With synchronization:
- First error is reported at
var a = ;
- Parser synchronizes at the semicolon
var b = 2;
parses successfully- Second error is reported at missing
)
- Parser synchronizes at
print
keyword - Remaining statements parse successfully
Without synchronization, the parser might report cascading errors making it unclear what the real problems are.
Practical Examples
Let's see these control flow features in action. Here's a program that demonstrates if statements, logical operators, and loops:
// Factorial calculator with input validation
var n = 5;
if (n < 0) {
print "Error: factorial not defined for negative numbers";
} else {
var factorial = 1;
var i = 1;
while (i <= n) {
factorial = factorial * i;
i = i + 1;
}
print factorial ;
}
The logical operators shine in conditional expressions:
var user_name = nil;
var display_name = user_name or "Anonymous";
print "Hello, " + display_name;
var age = 25;
if (age >= 18 and age < 65) {
print "You are in the working age range";
}
Conclusion
With the addition of control flow, our Lox interpreter has reached a significant milestone: Turing completeness.
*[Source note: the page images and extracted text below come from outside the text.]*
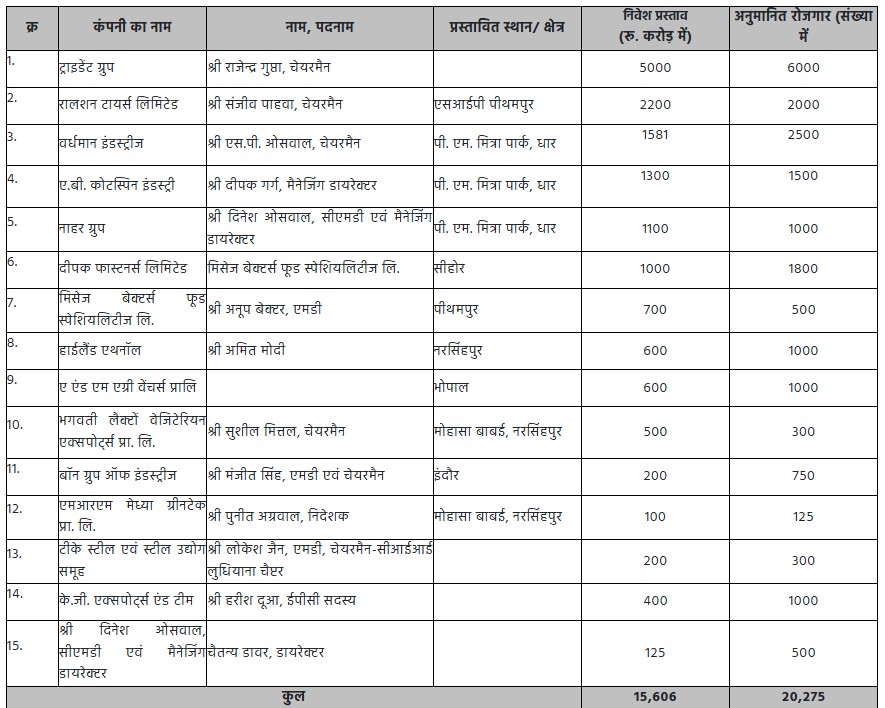 | क्र | कंपनी का नाम | नाम, पदनाम | प्रस्तावित स्थान/ क्षेत्र | निवेश प्रस्ताव (रु. करोड़ में) | अनुमानित रोजगार (संख्या में |
|---|---|---|---|---|---|
| 1. | ट्राइडेंट ग्रुप | श्री राजेन्द्र गुप्ता, चेयरमैन | | 5000 | 6000 |
| 2. | रालसन टायर्स लिमिटेड | श्री संजीव पाहवा, चेयरमैन | एसआईपी पीथमपुर | 2200 | 2000 |
| 3. | वर्धमान इंडस्ट्रीज | श्री एस.पी. ओसवाल, चेयरमैन | पी. एम. मित्रा पार्क, धार | 1581 | 2500 |
| 4. | ए.बी. कोटस्पिन इंडस्ट्री | श्री दीपक गर्ग, मैनेजिंग डायरेक्टर | पी. एम. मित्रा पार्क, धार | 1300 | 1500 |
| 5. | नाहर ग्रुप | श्री दिनेश ओसवाल, सीएमडी एवं मैनेजिंग डायरेक्टर | पी. एम. मित्रा पार्क, धार | 1100 | 1000 |
| 6. | दीपक फास्टनर्स लिमिटेड | मिसेज बेक्टर्स फूड स्पेशियलिटीज लि. | सीहोर | 1000 | 1800 |
| 7. | मिसेज बेक्टर्स फूड स्पेशियलिटीज लि. | श्री अनूप बेक्टर, एमडी | पीथमपुर | 700 | 500 |
| 8. | हाईलैंड एथनॉल | श्री अमित मोदी | नरसिंहपुर | 600 | 1000 |
| 9. | ए एंड एम एग्री वेंचर्स प्रालि | | भोपाल | 600 | 1000 |
| 10. | भगवती लैक्टो वेजिटेरियन एक्सपोर्ट्स प्रा. लि. | श्री सुशील मित्तल, चेयरमैन | मोहासा बाबई, नरसिंहपुर | 500 | 300 |
| 11. | बॉन ग्रुप ऑफ इंडस्ट्रीज | श्री मंजीत सिंह, एमडी एवं चेयरमैन | इंदौर | 200 | 750 |
| 12. | एमआरएम मेध्या ग्रीनटेक प्रा. लि. | श्री पुनीत अग्रवाल, निदेशक | मोहासा बाबई, नरसिंहपुर | 100 | 125 |
| 13. | टीके स्टील एवं स्टील उद्योग समूह | श्री लोकेश जैन, एमडी, चेयरमैन-सीआईआई लुधियाना चैप्टर | | 200 | 300 |
| 14. | के.जी. एक्सपोर्ट्स एंड टीम | श्री हरीश दूआ, ईपीसी सदस्य | | 400 | 1000 |
| 15. | श्री दिनेश ओसवाल, सीएमडी एवं मैनेजिंग डायरेक्टर | चैतन्य डावर, डायरेक्टर | | 125 | 500 |
| | कुल | | | 15,606 | 20,275 |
This means our language can theoretically compute anything that any other programming language can compute. Our implementation demonstrates several important concepts including Desugaring and Short-circuit evaluation. The interpreter can now run substantial programs that perform real computation. While it's still missing functions, classes, and other advanced features, it has crossed the threshold from "toy calculator" to "real programming language." On to the next one!